# Page excerpt:
•••••

- Born: June 17, 1942 (age 83) Kansas City, Missouri, U.S.
- Education: B.A. (1964), M.A. (1966) – University of Missouri–Kansas City Ph.D. (1969) – University of Utah
- Alma mater: University of Missouri–Kansas City University of Utah
- Known for: Discovery of universal optic-nerve misrouting in albinism; Director of Clinical Electrophysiology, Moran Eye Center (1993–2022)
- Scientific career
- Fields: Neuropsychology; Ophthalmology; Visual and auditory electrophysiology; Albinism research
- Institutions: John A. Moran Eye Center, University of Utah Veterans Administration National Institutes of Health
- Thesis: Crossed and uncrossed optic fiber projections in albino versus pigmented mammals (1969)

= Donnell Joseph Creel =

Donnell Creel is a research professor emeritus of ophthalmology at the University of Utah School of Medicine.

== Early life and education ==
Creel was born in Kansas City, Missouri, United States. He received B.A. and M.A. degrees from the University of Missouri–Kansas City and earned a Ph.D. in neuropsychology from the University of Utah in 1968.

•••••

# Dataset excerpt:
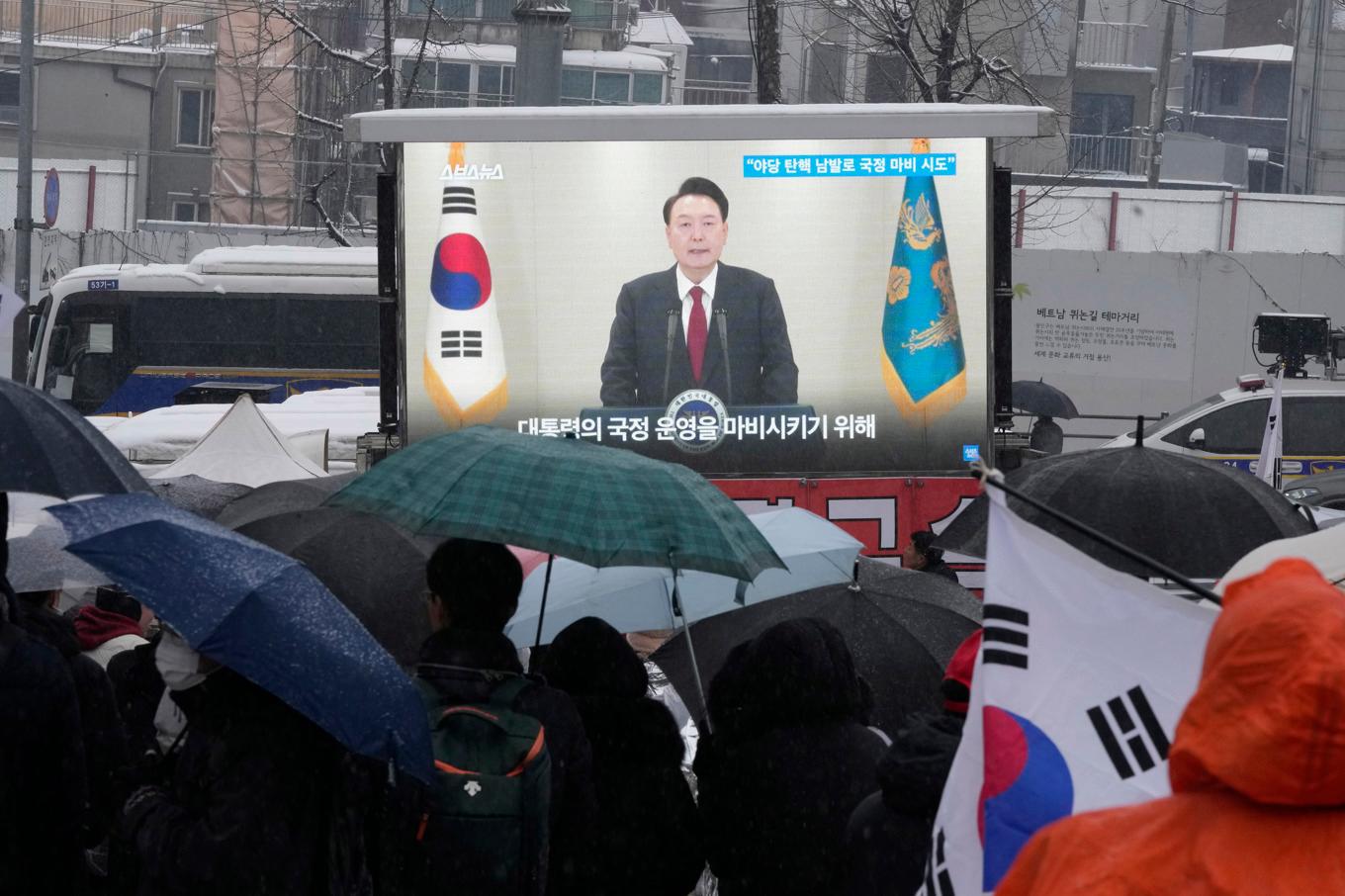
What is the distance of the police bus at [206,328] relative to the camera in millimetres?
21953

•••••

# Work instruction 1:
Please explain in one to three sentences what the profile of Donnell Creel says he is known for.
# Work instruction 2:
Carry the profile of Donnell Creel forward from the last sentence shown.

# Written reply 1:
The profile lists two things Donnell Creel is known for. He discovered universal optic-nerve misrouting in albinism, and he served as Director of Clinical Electrophysiology at the Moran Eye Center from 1993 to 2022.

# Written reply 2:
== Career ==
Creel worked for over three decades as a Career Research Scientist in the Veterans Administration and collaborated with the National Institutes of Health. His research includes electrophysiological and anatomical studies of the visual and auditory systems, including electroretinograms, electro-oculograms, and visually evoked potentials.

He published extensively in peer-reviewed journals and contributed chapters to clinical neurology handbooks.

== Publications ==

- Creel, D. J. (1971). Visual system anomaly associated with albinism in the cat. Nature, 231: 465–466. doi:10.1038/231465a0
- Creel, D. J. (1974). Asymmetric visually evoked potentials in human albinos: evidence for visual system anomalies. Investigative Ophthalmology, 13(6): 430–440. PMID 4831697.
- Creel, D., O'Donnell Jr, F. E., & Witkop, C. J. (1978). Visual system anomalies in human ocular albinos. Science, 201(4359): 931–933. doi:10.1126/science.684419.
- Creel, D., Garber, S. R., King, R. A., & Witkop, C. J. (1980). Auditory brainstem anomalies in human albinos. Science, 207(4428): 446–448. doi:10.1126/science.7370693.
- Creel, D., Boxer, L. A., & Fauci, A. S. (1983). Visual and auditory anomalies in Chediak-Higashi syndrome. Electroencephalography and Clinical Neurophysiology, 55(3): 252–257. doi:10.1016/0013-4694(83)90202-X.
- Creel, D. J. (2019). The electrooculogram. In Levin, K. H., & Chauvel, P. (Eds.), Handbook of Clinical Neurology, Vol. 160, pp. 495–499. Elsevier.